Qui ci sarebbe da riflettere. Infatti, Kant si pone questa domanda: ma come si può aspettare di ricavare da un legno così storto qualcosa di perfettamente diritto? Eppure avviene. Ma come avviene questa cosa? Tentava di ragionare in termini puramente laici Immanuel Kant, pur essendo a suo modo credente, come quasi tutte le persone che pensano, che sono credenti a loro modo. E, tuttavia, rimaneva la sorpresa di fronte a questa antinomia: qualcosa di storto che produce qualcosa di perfettamente diritto. Che cosa avviene in un essere umano perché possa succedere questa metanoia, questa trasformazione?

Vedete, ho già accennato prima, su tutti noi incombe oggi un senso di incertezza. Non è solo la magistratura che sta vivendo il suo momento più basso. Non è solo la magistratura, è la coscienza morale di questo Paese, che sta vivendo forse uno dei suoi momenti più bassi. Forse è la coscienza dell’umanità, in questo tempo così lattiginoso, che noi chiamiamo post-moderno per dire che è finita una cosa, senza sapere che cosa è iniziato. Non c’è più quell’ottimismo che la modernità aveva in sé. Che cosa c’è dopo? Non lo so e quindi dico semplicemente post. Si parla di post-umano, è stata celebrata la parola post-verità.

(Righe da un dataset di ragionamento spaziale)
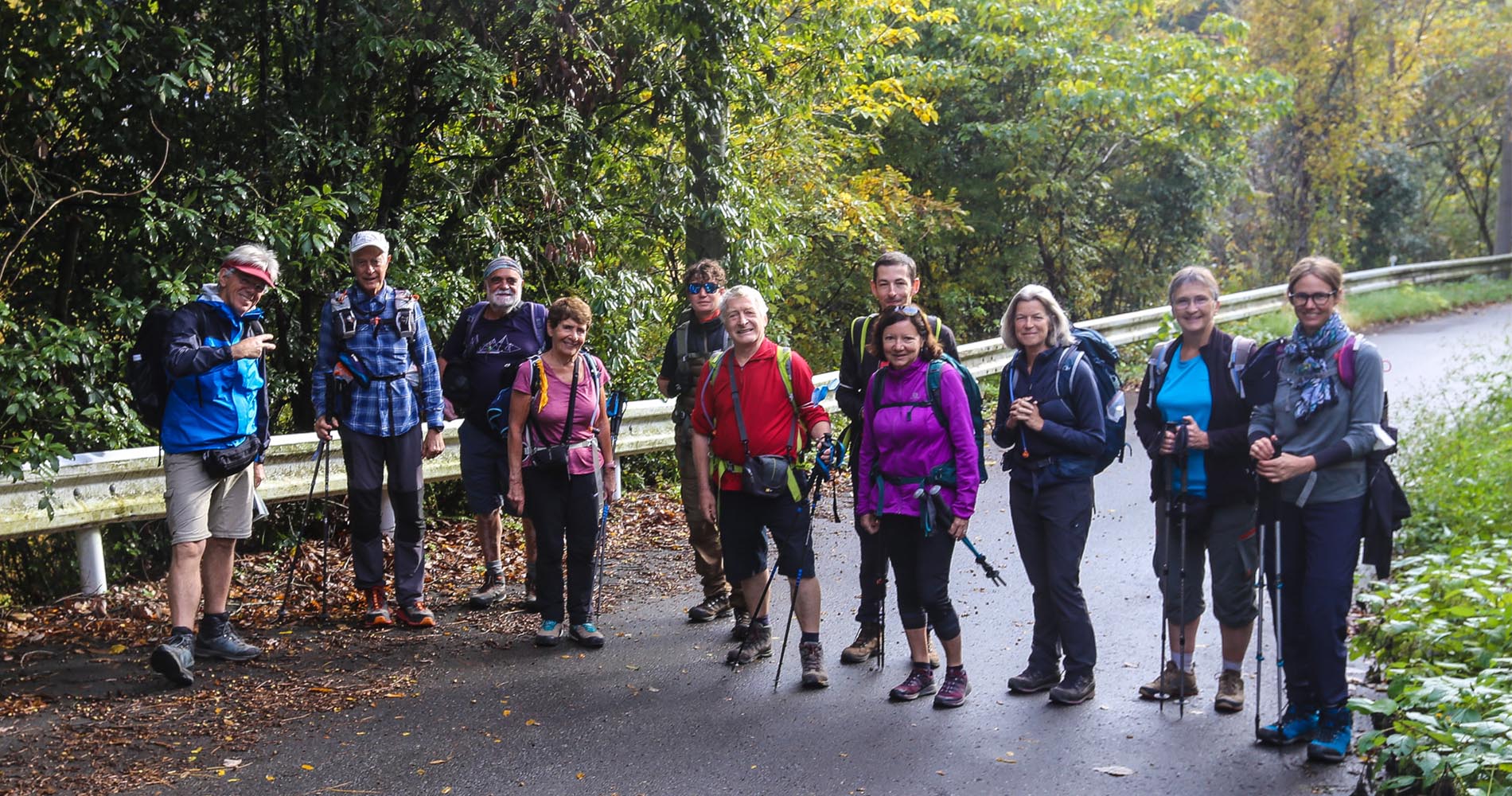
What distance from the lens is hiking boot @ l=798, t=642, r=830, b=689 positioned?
6172mm

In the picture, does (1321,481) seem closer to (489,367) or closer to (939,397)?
(939,397)

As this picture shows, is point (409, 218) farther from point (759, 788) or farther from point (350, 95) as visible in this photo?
point (759, 788)

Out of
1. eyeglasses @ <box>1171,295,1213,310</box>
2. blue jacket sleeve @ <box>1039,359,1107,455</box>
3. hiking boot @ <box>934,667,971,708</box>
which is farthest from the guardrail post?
eyeglasses @ <box>1171,295,1213,310</box>

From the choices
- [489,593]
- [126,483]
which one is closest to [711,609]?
[489,593]

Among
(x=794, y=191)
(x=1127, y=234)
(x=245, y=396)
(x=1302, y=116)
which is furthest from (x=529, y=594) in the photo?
(x=1302, y=116)

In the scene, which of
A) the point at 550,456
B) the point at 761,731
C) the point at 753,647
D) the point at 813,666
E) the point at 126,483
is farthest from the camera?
the point at 126,483

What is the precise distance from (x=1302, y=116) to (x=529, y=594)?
20779mm

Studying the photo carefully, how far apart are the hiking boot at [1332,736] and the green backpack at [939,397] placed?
171cm

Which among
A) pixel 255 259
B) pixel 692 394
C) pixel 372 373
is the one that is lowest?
pixel 692 394

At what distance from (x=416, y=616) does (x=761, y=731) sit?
2527mm

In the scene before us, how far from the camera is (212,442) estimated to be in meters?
6.44

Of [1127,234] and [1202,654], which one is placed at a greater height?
[1127,234]

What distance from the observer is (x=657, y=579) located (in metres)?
8.41

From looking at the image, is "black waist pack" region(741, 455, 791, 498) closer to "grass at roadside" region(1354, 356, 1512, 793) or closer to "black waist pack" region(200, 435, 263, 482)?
"black waist pack" region(200, 435, 263, 482)
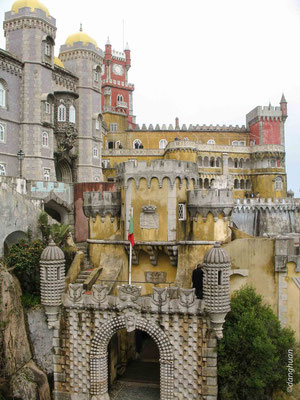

| Consegne dell'esercizio |
- 1) Cita dal brano il passo compreso tra "Qui ci sarebbe" e "metanoia, questa trasformazione?", estremi inclusi.
- 2) Raccogli ogni riga dell'elenco che contiene la stringa "farthest", distinguendo tra maiuscole e minuscole.
Il brano e l'elenco sono materiali distinti e indipendenti tra loro.

| Risposte alle consegne |
- 1)
Qui ci sarebbe da riflettere. Infatti, Kant si pone questa domanda: ma come si può aspettare di ricavare da un legno così storto qualcosa di perfettamente diritto? Eppure avviene. Ma come avviene questa cosa? Tentava di ragionare in termini puramente laici Immanuel Kant, pur essendo a suo modo credente, come quasi tutte le persone che pensano, che sono credenti a loro modo. E, tuttavia, rimaneva la sorpresa di fronte a questa antinomia: qualcosa di storto che produce qualcosa di perfettamente diritto. Che cosa avviene in un essere umano perché possa succedere questa metanoia, questa trasformazione?

- 2)
which is farthest from the guardrail post?
is farthest from the camera?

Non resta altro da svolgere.